Et nous voilà, 5 ans plus tard (donc maintenant), à faire la synthèse de tout ça :
- Le même menu pour tout le monde, c’est le bon plan pour nos artistes/artisans cuisiniers ! On multiplie le nombre de chaises en bois blond (pas de chaise vide car tout est pris deux mois à l’avance) par le nombre de morceaux de bar ou d’huitres pochées ou de fleur de bourrache, et on n’a plus aucun stock, plus aucune perte. C'est finalement le contrôle de gestion qui gouverne, heureusement excusé par le diktat bien-pensant des saisons.
- On s’aperçoit qu’on n’a pas bu une seule eau vraiment en bouteille et à l’origine vraiment avérée depuis 5 ans. Pourtant, on n'a pas économisé sur le prix de l’eau !
- Maintenant on s’en souvient bien des légumes oubliés ! Certains auraient mieux fait de le rester d’ailleurs, d’autant qu’ils ont réussi à prendre la place du homard, du foie gras, des ris de veau, du saint-pierre, bref d'une bonne partie des produits qui valent plus de 30€/kg. En même temps, les légumes du coin, c’est bon pour la planète... on fait des produits de saison, c’est écoresponsable et ça colle bien avec le bois blond de notre table. Bon, on ferme les yeux sur le yuzu, le boeuf australien ou l’agneau gallois, qui sont moins écoresponsables, mais hyper branchouilles.
- On a découvert pleins de nouveaux vins ! Des noms pleins de calembours, de jolies étiquettes, du vin bio (Bio... c’est bien, c’est bon, c’est vivant). Mais a posteriori, on se souvient que 1/4 sentaient les égouts (ah, les nouvelles techniques de vinification, le non filtré), 1/4 étaient trop jeunes (le viticulteur a 14 ans), 1/4 étaient orange et faisait des bulles, et le dernier 1/4 étaient plutôt pas mal, voire même très bien, mais à 90€ la bouteille ! On doit malgré tout reconnaître que ces tables ont aidé à généraliser le vin au verre et c'est plutôt une avancée intéressante pour le coup !
- On est incollable sur l’annuaire de tous les fournisseurs qui ont un nom qui fait vendre : Bordier, Desnoyers ou Le Bourdonnec, Thiebault, Poujauran ou encore cette chère Jocelyne, cultivatrice de fraises bio à Plougastel. ça devient normal de les appeler par leur prénom, et tellement province de ne pas les connaitre !
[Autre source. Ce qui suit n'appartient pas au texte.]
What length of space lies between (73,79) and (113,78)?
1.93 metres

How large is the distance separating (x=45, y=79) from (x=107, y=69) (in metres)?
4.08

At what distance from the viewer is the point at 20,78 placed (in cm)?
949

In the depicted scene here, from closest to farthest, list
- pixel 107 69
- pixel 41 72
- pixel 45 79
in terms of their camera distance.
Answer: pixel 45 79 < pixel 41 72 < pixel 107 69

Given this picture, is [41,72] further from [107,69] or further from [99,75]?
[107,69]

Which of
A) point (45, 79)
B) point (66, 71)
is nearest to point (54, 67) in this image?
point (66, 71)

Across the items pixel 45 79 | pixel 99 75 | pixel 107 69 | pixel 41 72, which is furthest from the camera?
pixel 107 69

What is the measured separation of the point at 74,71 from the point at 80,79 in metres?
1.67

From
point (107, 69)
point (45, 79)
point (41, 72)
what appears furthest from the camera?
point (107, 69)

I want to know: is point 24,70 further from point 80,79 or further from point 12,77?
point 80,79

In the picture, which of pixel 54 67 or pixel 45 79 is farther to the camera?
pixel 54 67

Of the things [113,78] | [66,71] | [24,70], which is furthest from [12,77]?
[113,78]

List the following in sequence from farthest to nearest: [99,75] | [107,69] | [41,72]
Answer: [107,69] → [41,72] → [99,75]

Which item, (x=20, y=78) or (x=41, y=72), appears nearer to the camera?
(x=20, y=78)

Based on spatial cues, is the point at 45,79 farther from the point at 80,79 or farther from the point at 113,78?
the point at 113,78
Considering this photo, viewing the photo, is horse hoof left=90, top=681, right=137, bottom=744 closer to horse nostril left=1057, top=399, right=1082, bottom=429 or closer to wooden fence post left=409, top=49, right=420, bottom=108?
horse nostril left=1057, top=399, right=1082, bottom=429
- On a voyagé dans l’assiette avec des explosions de saveurs internationales, globales, exotiques, interlopes. On a mangé du wagyu, du yuzu, du citron caviar, du sucre colombien, de l’huitre de pays sans huitres (à l’exception de cet unique producteur moldave absolument fabuleux). Mais tout cumulé, on n'a pas avalé plus de 350 grammes !
- On a envie de vous donner UN conseil sur l’un de vos produits, on peut se le permettre après 5 ans à se le taper à toutes les sauces : laissez tomber le yuzu, c’est fadasse !
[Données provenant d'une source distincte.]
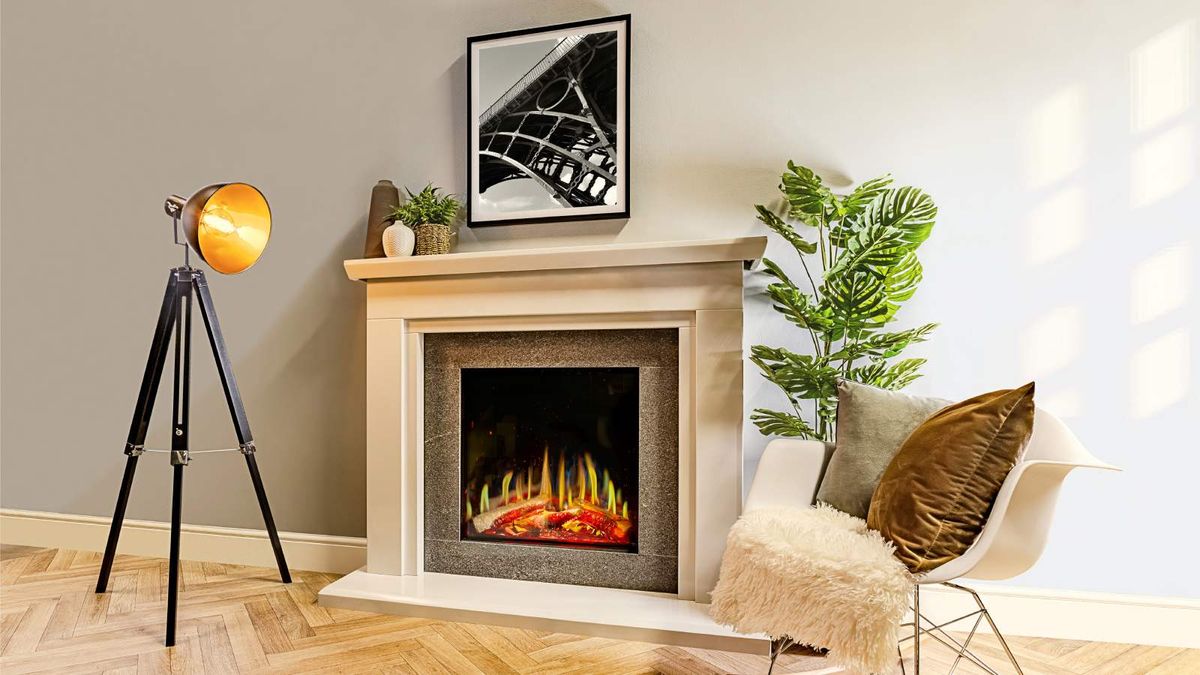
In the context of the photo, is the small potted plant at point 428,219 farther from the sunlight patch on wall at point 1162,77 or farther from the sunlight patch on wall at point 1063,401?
the sunlight patch on wall at point 1162,77

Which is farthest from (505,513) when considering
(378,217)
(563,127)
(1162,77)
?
(1162,77)

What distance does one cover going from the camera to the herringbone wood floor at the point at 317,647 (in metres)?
1.91

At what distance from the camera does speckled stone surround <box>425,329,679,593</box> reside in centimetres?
233

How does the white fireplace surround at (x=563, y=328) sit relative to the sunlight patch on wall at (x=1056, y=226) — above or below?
below

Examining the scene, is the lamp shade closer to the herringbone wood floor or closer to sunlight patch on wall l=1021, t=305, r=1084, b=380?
the herringbone wood floor

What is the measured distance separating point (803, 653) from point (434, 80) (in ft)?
7.75

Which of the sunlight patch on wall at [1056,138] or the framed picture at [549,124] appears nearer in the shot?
the sunlight patch on wall at [1056,138]

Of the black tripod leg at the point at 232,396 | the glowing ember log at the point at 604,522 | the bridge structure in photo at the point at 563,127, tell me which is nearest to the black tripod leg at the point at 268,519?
the black tripod leg at the point at 232,396

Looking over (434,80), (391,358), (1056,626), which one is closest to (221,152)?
(434,80)

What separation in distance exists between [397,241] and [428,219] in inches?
5.5

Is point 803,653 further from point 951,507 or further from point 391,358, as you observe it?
point 391,358

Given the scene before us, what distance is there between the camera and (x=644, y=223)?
2541 mm

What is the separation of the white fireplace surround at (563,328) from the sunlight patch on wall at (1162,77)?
1.26m

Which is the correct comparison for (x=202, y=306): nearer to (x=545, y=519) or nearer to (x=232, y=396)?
(x=232, y=396)
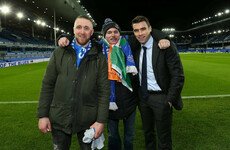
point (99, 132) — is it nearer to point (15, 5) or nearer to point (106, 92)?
point (106, 92)

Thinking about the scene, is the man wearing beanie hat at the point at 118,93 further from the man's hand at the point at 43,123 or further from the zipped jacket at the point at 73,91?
the man's hand at the point at 43,123

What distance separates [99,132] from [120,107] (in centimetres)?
54

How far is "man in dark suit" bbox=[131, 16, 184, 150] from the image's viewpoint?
213 cm

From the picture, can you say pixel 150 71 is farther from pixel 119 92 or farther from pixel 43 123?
pixel 43 123

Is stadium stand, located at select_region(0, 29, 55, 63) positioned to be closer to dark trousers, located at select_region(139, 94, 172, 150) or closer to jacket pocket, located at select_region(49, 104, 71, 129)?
jacket pocket, located at select_region(49, 104, 71, 129)

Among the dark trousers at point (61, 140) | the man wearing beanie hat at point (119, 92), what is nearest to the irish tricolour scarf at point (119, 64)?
the man wearing beanie hat at point (119, 92)

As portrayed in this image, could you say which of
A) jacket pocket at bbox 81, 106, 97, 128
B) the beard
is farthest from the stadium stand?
jacket pocket at bbox 81, 106, 97, 128

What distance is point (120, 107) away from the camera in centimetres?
221

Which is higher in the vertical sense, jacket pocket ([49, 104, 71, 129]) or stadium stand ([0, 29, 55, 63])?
stadium stand ([0, 29, 55, 63])

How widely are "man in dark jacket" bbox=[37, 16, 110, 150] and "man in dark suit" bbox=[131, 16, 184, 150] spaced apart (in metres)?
0.68

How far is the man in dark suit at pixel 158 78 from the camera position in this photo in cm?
213

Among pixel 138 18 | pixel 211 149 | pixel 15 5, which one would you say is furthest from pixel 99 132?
pixel 15 5

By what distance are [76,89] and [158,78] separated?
1.09 m

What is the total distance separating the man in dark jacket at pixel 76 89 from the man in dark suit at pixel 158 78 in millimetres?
682
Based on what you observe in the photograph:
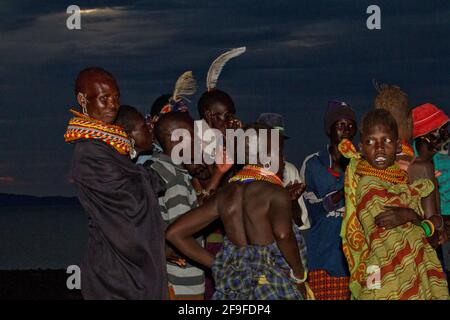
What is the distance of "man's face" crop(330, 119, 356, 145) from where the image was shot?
12398 mm

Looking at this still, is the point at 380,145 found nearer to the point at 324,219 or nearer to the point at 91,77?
the point at 91,77

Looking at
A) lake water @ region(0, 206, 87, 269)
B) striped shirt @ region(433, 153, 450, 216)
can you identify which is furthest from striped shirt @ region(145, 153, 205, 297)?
lake water @ region(0, 206, 87, 269)

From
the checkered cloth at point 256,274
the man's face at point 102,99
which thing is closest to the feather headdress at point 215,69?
the man's face at point 102,99

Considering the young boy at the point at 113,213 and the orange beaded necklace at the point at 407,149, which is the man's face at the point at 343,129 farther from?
the young boy at the point at 113,213

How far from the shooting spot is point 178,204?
987 centimetres

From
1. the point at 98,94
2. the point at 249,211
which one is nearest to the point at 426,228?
the point at 249,211

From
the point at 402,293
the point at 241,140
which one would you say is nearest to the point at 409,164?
the point at 402,293

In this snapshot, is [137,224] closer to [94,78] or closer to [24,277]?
[94,78]

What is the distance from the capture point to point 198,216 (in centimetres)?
887

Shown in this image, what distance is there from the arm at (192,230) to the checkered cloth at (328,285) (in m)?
3.85

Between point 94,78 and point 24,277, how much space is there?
10037 millimetres

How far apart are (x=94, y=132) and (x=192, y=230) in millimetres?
1082

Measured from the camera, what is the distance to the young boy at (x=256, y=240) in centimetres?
853

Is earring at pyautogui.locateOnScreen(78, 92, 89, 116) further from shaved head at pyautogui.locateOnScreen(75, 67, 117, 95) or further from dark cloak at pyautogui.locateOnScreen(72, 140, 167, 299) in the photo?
dark cloak at pyautogui.locateOnScreen(72, 140, 167, 299)
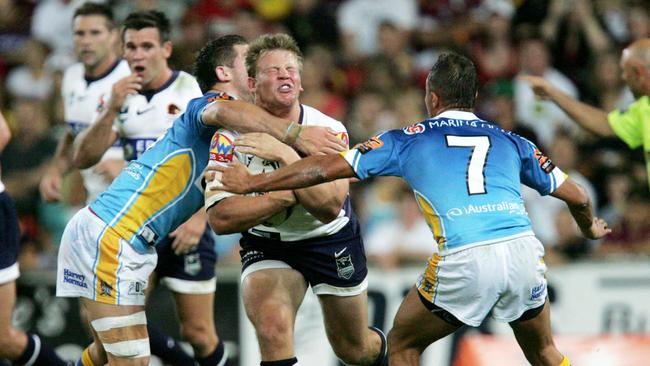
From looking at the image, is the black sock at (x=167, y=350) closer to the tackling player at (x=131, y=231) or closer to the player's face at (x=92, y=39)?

Au final on a tout oublié ou presque ! on se souvient bien avoir mangé de l'agneau, de la bonite ou encore de l'encornet car c'est ce que l'on trouve presque toujours ! mais le problème, c'est qu'au final on ne se souvient que rarement d'un plat en particulier ! On s’aperçoit que sur quasiment aucune préparation, on a tout simplement mâché et mastiqué. On a avalé de la mousse, du bouillon, de l’espuma, de la poudre, de l’air, du vent, du fluide, du tiède, du mou (merci Pacojet qui transforme nos chefs-artisans-artistes en Merlin l'enchanteur).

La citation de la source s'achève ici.